Wednesday, February 12, 2014

Mutemuka Junmai Muroka Nama Genshu: The Rarity of Organic Sake

Organic Sake is a rarity, largely due to the nature of rice agriculture in Japan. Most rice is cultivated on hillside terraces where water filters down through the terraces from the top of the hill. Thus, if you want to be organic, all of your neighbors above you on the hill must also be organic, or their water would corrupt your efforts. Plus, it can be difficult if your close neighbors use pesticides, which can easily blow in the wind onto your terraces.

In addition, Japan has strict regulations concerning organic Sake, not only in the fields but also in the brewery itself. It takes a great commitment to become organic. You must also realize that yields of organic rice paddies are approximately 50% less than ordinary paddies, and organic production costs are about 25% higher. It isn't cheap to be organic, especially considering that rice is often the most expensive element in Sake production.

You may have seen some organic Sakes at your local shop but many of those actually use organic rice sourced from California. I previously reviewed one of the few organic Sakes that actually used organic rice from Japan. We must also understand that a Sake may be organic but hasn't received certification from the U.S.yet. It can be a confusing situation for consumers who seek out organic Sake.

Earlier this week, I drank an intriguing Sake from an organic producer, another excellent addition to the portfolio of The Floating World, a small Sake importer based in New Mexico. I previously raved about this importer and several of their compelling Sakes, and they sent me a sample of their newest acquisition.

The Mutemuka Junmai Muroka Nama Genshu ($76/720ml) is produced by the Mutemuka Shuzo, which is located in the Kōchi Prefecture and was founded in 1893. The term "mutemuka" roughly translates as "a Sake made with pure intentions, without ornamentation." About 30 years ago, the brewery introduced organic farming to its rice, even though neighboring farmers weren't happy with his decision. The Kōchi Prefecture is well known for its numerous rivers and Mutemuka sits close to Shimanto River, famed for its purity and sometimes called "the last clear stream of Japan." Using water so pure only adds to the value of organic Sake.

As an aside, Mutemuka also makes shochu, a distilled liquor, and they produce a special type, kuri-jochu, chestnut shochu. This is supposed to be a smooth drink, and one will improve with age.

The Mutemuka Junmai Muroka Nama Genshu is more unique as it is a premium Sake made from two types of rice, including a table rice. For their moto, the yeast starter, they use Kaze Naruko, which is a Sake rice grown only in the Kōchi Prefecture.
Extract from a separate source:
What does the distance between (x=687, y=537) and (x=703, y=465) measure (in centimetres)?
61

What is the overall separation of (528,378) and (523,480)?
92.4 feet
For the fermentation tank though, they use Hino-Hikari, a type of table rice, which means this Sake uses more table rice than Sake rice. Nearly all futsu-shu, ordinary Sake, is made from table rice but it is more a rarity in premium Sake. However, there are some excellent examples which indicate that quality Sake can be made from table rice. That should be good news to U.S. Sake producers who use table rice for their premium Sake.

For this Sake, the rice is polished down to 65%, and has an SMV of +5, which would tend to make you believe it should be dry. In this case, you would be correct. As it is a Muroka Nama Genshu, that means that it undergoes no charcoal filtration, pasteurization or dilution. As a Nama, you need to refrigerate it so it doesn't go bad. The Sake is also aged for about half a year at room temperature.

Up front, there is a fruity taste, some melon and pear notes, but that quickly transforms on your palate into a more savory and earthy element, which then dominates your mouth. A surge of umami floods your palate, with hints of herbal notes and a tinge of bitterness. It possesses a fascinating complexity and this is also a very food friendly Sake, especially because of its high umami. Another winner from The Floating World.